The study had several strengths, including a larger patient population compared to previous research on medication regimen complexity [11, 31, 33, 35, 37, 38] and the focus on medication use over an entire calendar year. In addition, the study focused more broadly on the US population, rather than on unique US subpopulations or geographic regions [12, 35]. Moreover, the analyses were intentionally conservative, excluding medications for non-chronic conditions and medications used by less than 2% of the population. Treatment was observed from multiple viewpoints, including the number of medications taken, the MRCI score, and the potential for medication interactions. Such a multiplicity of perspectives provides a more complete understanding of T2D treatment. Finally, the relatively recent data used in the analyses allows for a re-investigation of the use of T2D therapies, reflecting a recent significant increase in the number of medications available and the relatively new focus on the risk of cardiovascular disease associated with the use of GLAs [3].

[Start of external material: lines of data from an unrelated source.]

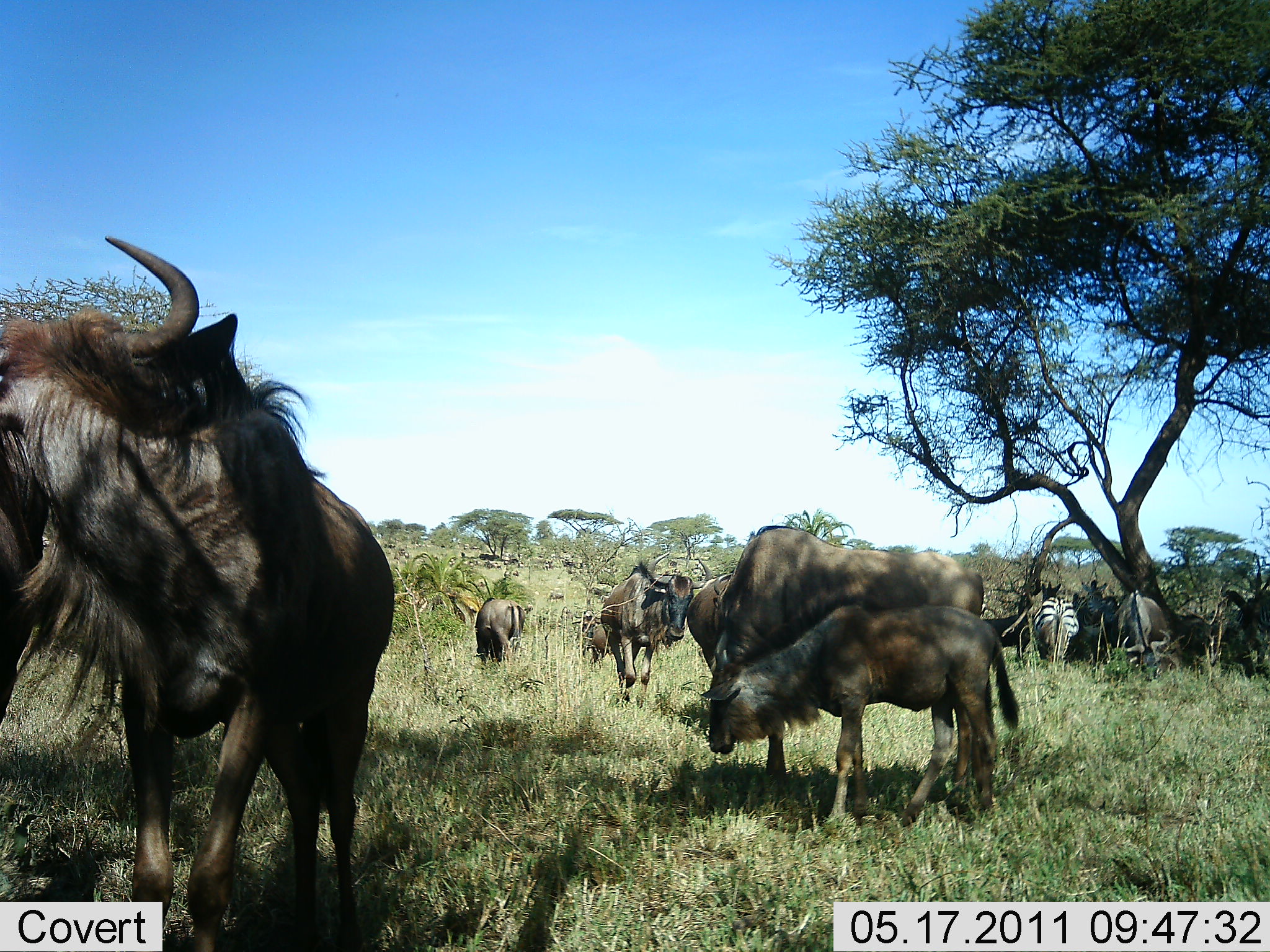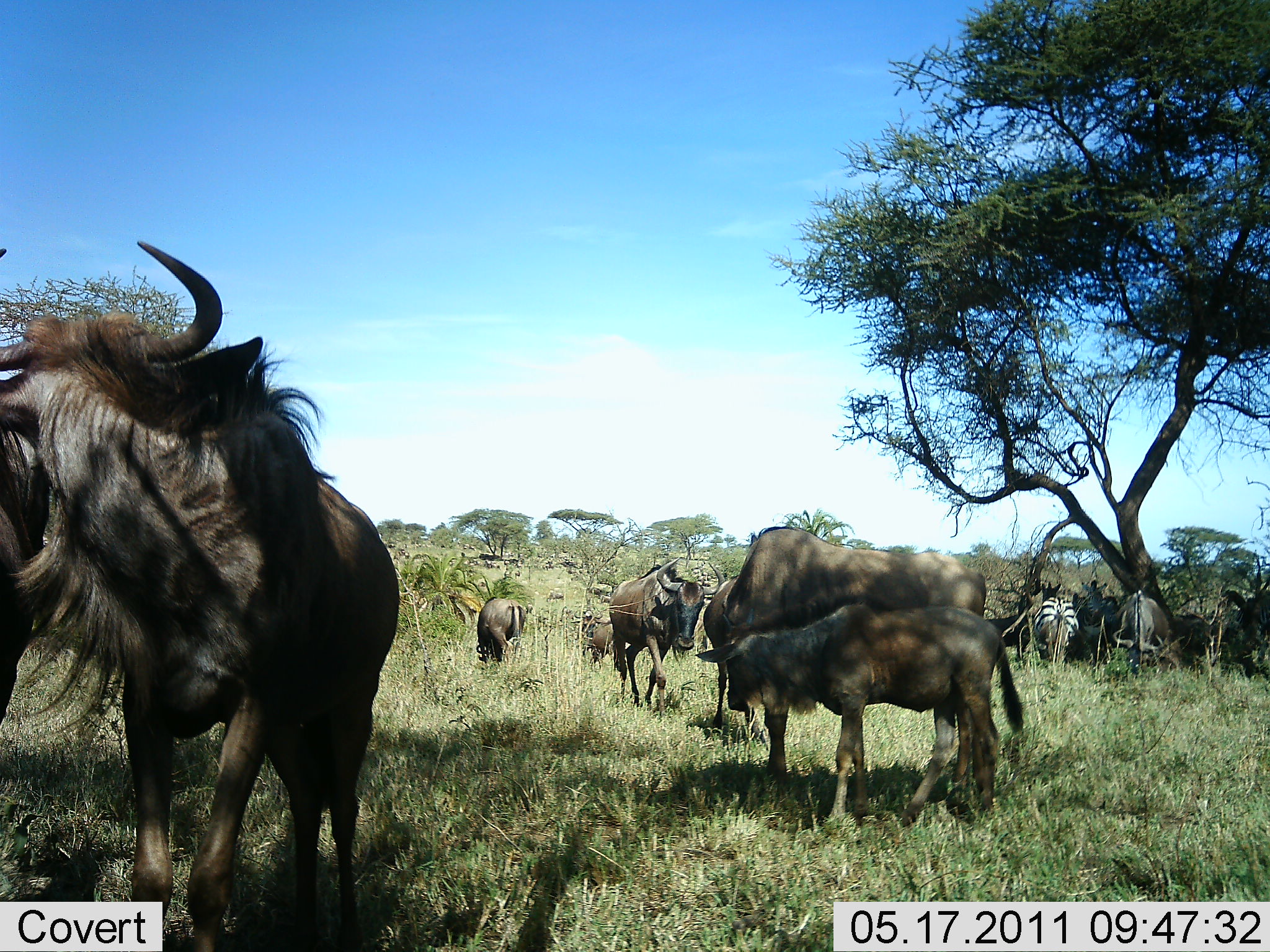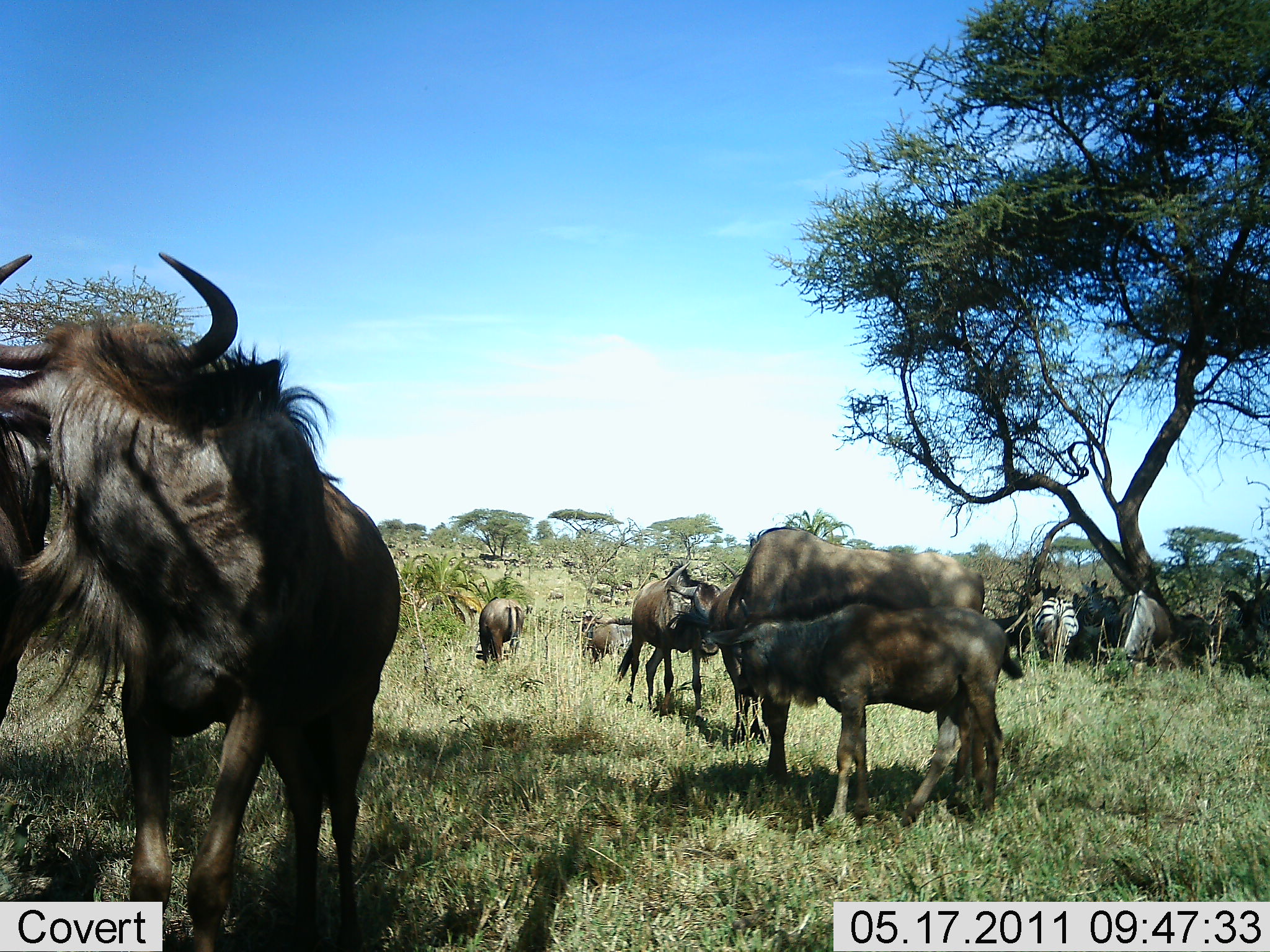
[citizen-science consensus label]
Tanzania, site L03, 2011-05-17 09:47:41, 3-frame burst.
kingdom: Animalia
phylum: Chordata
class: Mammalia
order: Artiodactyla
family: Bovidae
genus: Connochaetes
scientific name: Connochaetes taurinus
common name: blue wildebeest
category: wildebeest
Wildebeest (blue wildebeest) (Connochaetes taurinus), count 8. Behavior (volunteer vote fractions): standing 100%, resting 17%, moving 58%, interacting 8%. Young present (vote fraction): 67%. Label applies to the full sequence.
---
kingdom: Animalia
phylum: Chordata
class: Mammalia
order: Perissodactyla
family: Equidae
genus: Equus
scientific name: Equus quagga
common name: plains zebra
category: zebra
Zebra (plains zebra) (Equus quagga), count 1. Behavior (volunteer vote fractions): standing 67%, resting 8%, moving 0%, interacting 0%. Young present (vote fraction): 0%. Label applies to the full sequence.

The findings of this study should also be considered within the context of the limitations. The analyses focused on treated patients with T2D and hence did not represent the entire population of individuals with T2D. As a descriptive study which focused on treated patients with T2D, the analyses were unable to directly compare results across alternative cohorts of patients. Furthermore, the use of a claims database precluded capturing information such as patient socioeconomic status, education level, duration of diabetes, and glycemic control, which could help inform the study. In addition, given the use of claims data, medication use was proxied by prescription fill data, quantity of medication supplied, and days supplied. As such, the study was unable to identify whether patients actually took medication once a prescription was filled. In addition, such a proxy may not accurately capture variable dosing medications, such as insulin. While the focus on chronic medication provides a clearer picture of “typical” medication burden, the omission of acute medications may omit some important information. Finally, the analyses focused exclusively on chronic medications prescribed to at least 2% of our cohort and hence did not include all chronic medications used by patients with T2D.

Conclusions

On average, patients with T2D treated with GLAs used multiple medications, had a complex medication regimen, and were at noteworthy potential risk of medication interactions. These findings suggest that patients, practitioners, pharmacists, and payers may benefit from interventions that are capable of decreasing medication burden, complexity, and/or adverse events related to the treatment of T2D. In addition, the results suggest the importance of selecting less complex interventions when multiple treatment options are available. Physicians and pharmacists should consider these issues when modifying patient medication regimens.